Add to this the ruckus of someone’s munching on Pringles, slurping lattes, cracking nuts, stabbing croutons, chomping apples, the veritable wailing and gnashing of teeth — and thinking, let alone writing high-minded treatises on, say, the startling theological implications of Hamlet’s calling Polonius a fishmonger, becomes well-nigh impossible.
Witness the dramatis personae of the third floor: First, the sleeper sprawled on the floor, equipped with his own blanket and pillow.
Then the homeless man who finds the dusty books better company than the penny-pinchers and pavement.
Next, the weary graduate student imprisoned within a mountain of tomes.
Around the corner, two female friends, or “besties,” sharing a single chair and a single iPod and hoarsely crowing the unintelligible lyrics of some spectacularly illiterate multimillionaire.
Then, two dozen drones staring into the blue-and-white abyss of Facebook.
Finally, World of Warcraft fanboys ingesting enough Mountain Dew to banish pesky sleep for several days.
Once you happen to find a quiet study space of your own, you may (if you have chosen a certain carrel in the corner) be distracted by and slightly amused to find some hastily-abandoned literature on nudity in film (consulted for a highly serious dissertation, of course).

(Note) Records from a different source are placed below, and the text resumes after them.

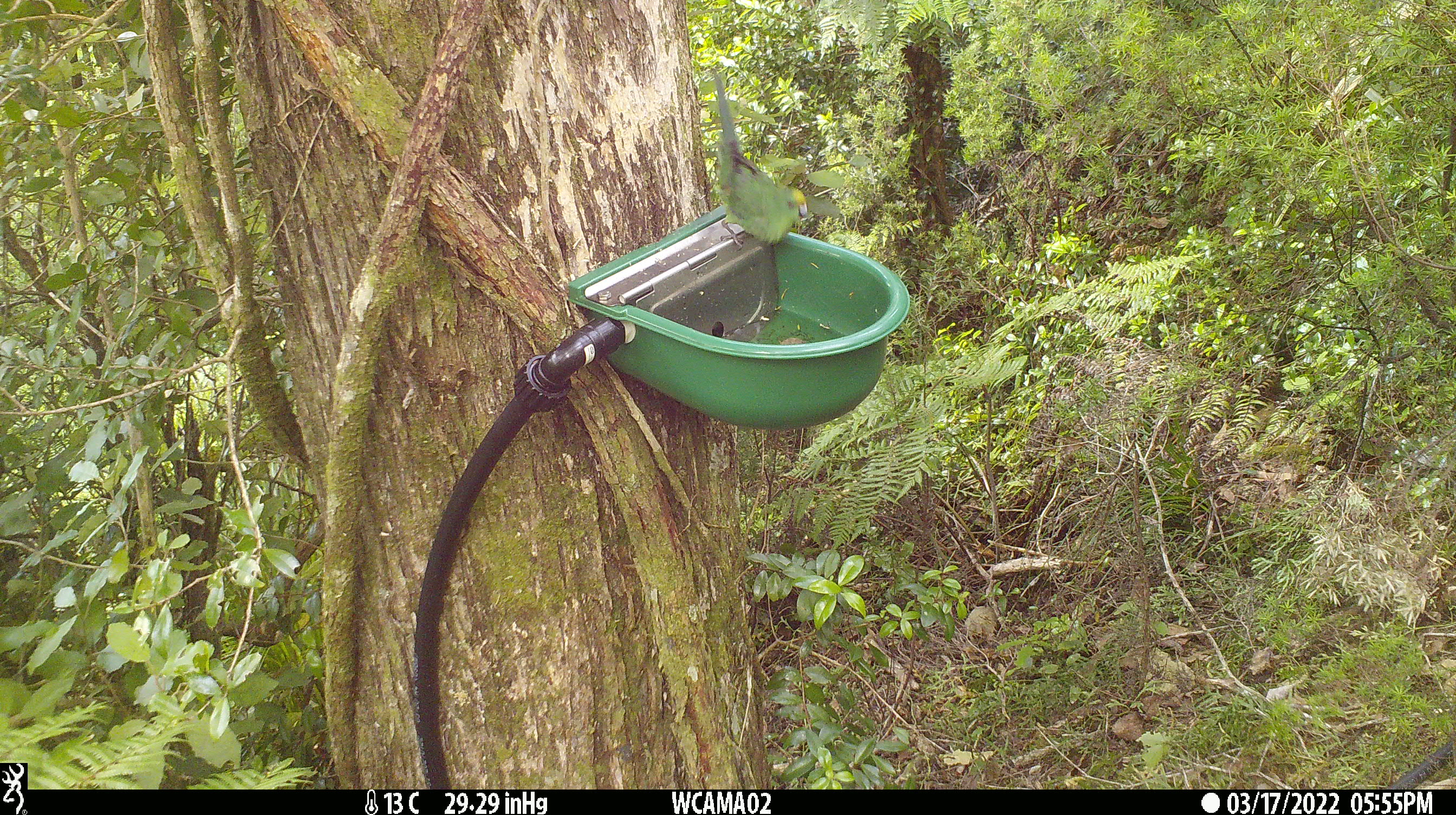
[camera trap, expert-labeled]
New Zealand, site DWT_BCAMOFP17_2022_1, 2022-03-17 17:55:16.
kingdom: Animalia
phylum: Chordata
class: Aves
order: Psittaciformes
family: Psittaculidae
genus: Cyanoramphus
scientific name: Cyanoramphus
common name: parakeet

Or perhaps you may stumble upon an ongoing theological debate written on the desk, in which pencil-wielding disputants debate God, the meaning of life, and nihilism.
(A similar anonymous exchange could once be found on the cardboard which covered a broken sink in the third-floor bathroom: “Jesus saves,” wrote one righteous commentator, to which someone responded, “Jesus saves sinks,” to which another asked, “Who is Jesus?”)
Also, if you have found a vacant carrel, be discreet and act normal: the back of your head, and its unsightly bald spot, and the (perhaps embarrassing) graphics on your computer screen are being carefully watched by others who, as you were once doing, are now stalking the carrels.
Thus, even in the cloistered carrel, one is vulnerable and never quite alone, as was the case when a meek and mild intruder abruptly infiltrated my sanctuary and asked if I would like to join him for Bible study.
In a stroke of seemingly foreordained irony that only a mischievous god could devise, I happened to be reading Bertrand Russell’s “Why I Am Not a Christian” when the campus missionary, no doubt thinking I needed to be saved, made his futile attempt on my soul.
I hear the library at the Auburn Science and Engineering Center is nice.